(Pen Pressure is BTL's regular column about the best practices for activist writing. Guest columnists are welcome. Email info@nwuny.org if interested. -- Editor)
To show how our distinguished former chair Louis Reyes Rivera still influences the work and movement of the New York Chapter, BTL will include a tribute piece about him from an NWU member every May to mark Louis's birth date on May 19. -- Editor
The month of May tends to be an important month for me. My father's birthday was May 3rd, mine is May 8th, and my mother's May 13th (a house of bulls, that's a story!). When I was twelve, my mother told me I was due on the 18th or 19th of May. Now I do not play "the numbers," but the number 19 became one of those "special" digits. By the age of 18, I knew that Malcolm X was born on the 19th, but little did I know 32 years later, I would meet a man who gave me a deeper reverence for the 19th of May.

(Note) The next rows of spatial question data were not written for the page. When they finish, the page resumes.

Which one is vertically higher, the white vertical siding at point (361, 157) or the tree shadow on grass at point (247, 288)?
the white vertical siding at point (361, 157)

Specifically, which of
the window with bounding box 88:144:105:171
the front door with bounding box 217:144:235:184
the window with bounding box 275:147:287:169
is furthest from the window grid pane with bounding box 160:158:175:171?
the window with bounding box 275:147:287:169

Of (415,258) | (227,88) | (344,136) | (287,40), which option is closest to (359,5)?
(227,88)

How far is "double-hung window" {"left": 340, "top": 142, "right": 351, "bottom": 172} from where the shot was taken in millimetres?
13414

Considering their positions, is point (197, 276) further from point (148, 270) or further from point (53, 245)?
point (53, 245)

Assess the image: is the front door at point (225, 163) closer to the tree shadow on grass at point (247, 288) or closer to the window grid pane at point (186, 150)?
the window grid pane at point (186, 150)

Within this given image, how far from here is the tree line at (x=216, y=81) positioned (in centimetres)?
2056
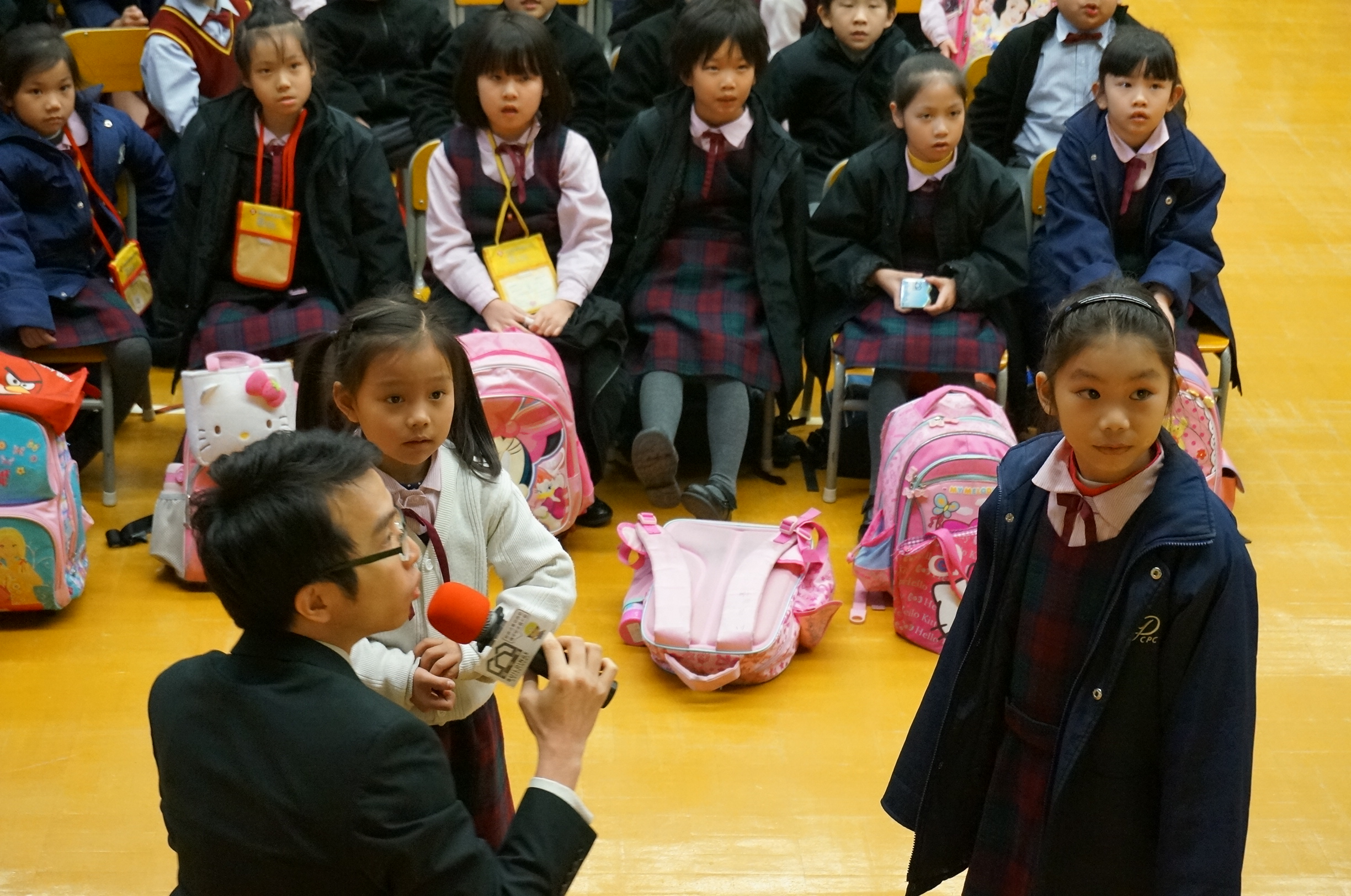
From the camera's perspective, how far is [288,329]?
3.86 meters

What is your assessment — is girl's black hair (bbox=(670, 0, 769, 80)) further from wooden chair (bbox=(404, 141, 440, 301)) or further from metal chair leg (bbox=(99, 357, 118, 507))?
metal chair leg (bbox=(99, 357, 118, 507))

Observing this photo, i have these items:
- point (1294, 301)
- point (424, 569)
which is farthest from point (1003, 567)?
point (1294, 301)

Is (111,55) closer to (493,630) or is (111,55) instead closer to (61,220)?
(61,220)

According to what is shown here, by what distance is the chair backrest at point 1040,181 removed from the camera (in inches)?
166

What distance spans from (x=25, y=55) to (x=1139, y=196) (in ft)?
9.12

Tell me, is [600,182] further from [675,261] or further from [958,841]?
[958,841]

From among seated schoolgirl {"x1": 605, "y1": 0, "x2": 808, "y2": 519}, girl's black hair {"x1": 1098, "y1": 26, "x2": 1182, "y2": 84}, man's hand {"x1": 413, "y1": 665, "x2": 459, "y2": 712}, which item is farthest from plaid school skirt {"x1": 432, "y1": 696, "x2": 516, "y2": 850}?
girl's black hair {"x1": 1098, "y1": 26, "x2": 1182, "y2": 84}

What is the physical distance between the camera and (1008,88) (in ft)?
14.8

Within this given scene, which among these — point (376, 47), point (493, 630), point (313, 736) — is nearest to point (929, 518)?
point (493, 630)

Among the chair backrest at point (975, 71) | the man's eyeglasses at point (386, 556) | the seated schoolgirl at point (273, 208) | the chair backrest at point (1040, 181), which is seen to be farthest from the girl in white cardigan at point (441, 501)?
the chair backrest at point (975, 71)

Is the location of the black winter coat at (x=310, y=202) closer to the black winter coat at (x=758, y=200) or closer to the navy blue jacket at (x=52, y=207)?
the navy blue jacket at (x=52, y=207)

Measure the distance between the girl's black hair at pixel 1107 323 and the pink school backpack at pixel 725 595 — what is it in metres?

Louis Reyes Rivera would shun me for putting him on a pedestal, but he deserves it. He deserves to be placed on a pinnacle; he was a mighty poet, teacher and man. He is my hero - he saved me from my self- doubt and told me I am a writer. And facing the world, like a warrior riding a mighty "Waterman," he fought the battles so that I could write.
I remember being at the Harlem Book Fair a couple of summers ago when there was a tribute to him at the Thurgood Marshall Academy.